(Items from a data source)

=====

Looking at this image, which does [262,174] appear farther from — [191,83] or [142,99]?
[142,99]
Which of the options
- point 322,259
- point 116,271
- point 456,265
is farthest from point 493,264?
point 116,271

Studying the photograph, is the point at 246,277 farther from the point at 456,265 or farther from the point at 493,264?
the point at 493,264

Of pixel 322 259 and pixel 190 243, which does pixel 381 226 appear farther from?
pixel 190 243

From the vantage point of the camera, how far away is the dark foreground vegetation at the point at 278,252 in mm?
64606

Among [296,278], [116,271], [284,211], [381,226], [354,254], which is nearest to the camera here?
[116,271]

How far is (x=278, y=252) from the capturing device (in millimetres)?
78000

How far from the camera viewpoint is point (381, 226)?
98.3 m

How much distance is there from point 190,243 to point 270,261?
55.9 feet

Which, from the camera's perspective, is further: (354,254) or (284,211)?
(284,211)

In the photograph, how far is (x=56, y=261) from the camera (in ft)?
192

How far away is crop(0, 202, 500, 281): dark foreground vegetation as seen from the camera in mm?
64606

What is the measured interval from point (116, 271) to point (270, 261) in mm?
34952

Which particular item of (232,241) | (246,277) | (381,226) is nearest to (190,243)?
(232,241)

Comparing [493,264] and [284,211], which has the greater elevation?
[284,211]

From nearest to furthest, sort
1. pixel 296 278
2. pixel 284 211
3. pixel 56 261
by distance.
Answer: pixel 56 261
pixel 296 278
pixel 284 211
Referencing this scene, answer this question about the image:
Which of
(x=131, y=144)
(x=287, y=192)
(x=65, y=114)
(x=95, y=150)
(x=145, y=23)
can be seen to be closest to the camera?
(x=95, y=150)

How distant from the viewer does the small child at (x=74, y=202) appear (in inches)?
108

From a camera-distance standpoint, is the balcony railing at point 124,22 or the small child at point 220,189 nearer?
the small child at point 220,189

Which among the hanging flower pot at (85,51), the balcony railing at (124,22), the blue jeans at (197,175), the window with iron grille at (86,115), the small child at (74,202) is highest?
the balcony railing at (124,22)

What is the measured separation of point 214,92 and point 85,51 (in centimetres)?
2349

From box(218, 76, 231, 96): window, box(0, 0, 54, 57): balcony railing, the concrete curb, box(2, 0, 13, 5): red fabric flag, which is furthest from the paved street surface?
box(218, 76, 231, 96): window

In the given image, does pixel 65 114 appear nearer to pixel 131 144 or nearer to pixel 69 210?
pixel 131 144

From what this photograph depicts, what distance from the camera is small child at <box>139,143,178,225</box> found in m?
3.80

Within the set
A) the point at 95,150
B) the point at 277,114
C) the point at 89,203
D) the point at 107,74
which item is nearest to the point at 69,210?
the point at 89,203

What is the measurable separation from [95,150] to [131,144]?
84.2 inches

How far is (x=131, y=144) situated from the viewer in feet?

=====

### Directions for this task
Please extract every line of the records above that contains the string "distance". Case matters.

### Correct response
How much distance is there from point 190,243 to point 270,261?
by distance.
From a camera-distance standpoint, is the balcony railing at point 124,22 or the small child at point 220,189 nearer?
From what this photograph depicts, what distance from the camera is small child at <box>139,143,178,225</box> found in m?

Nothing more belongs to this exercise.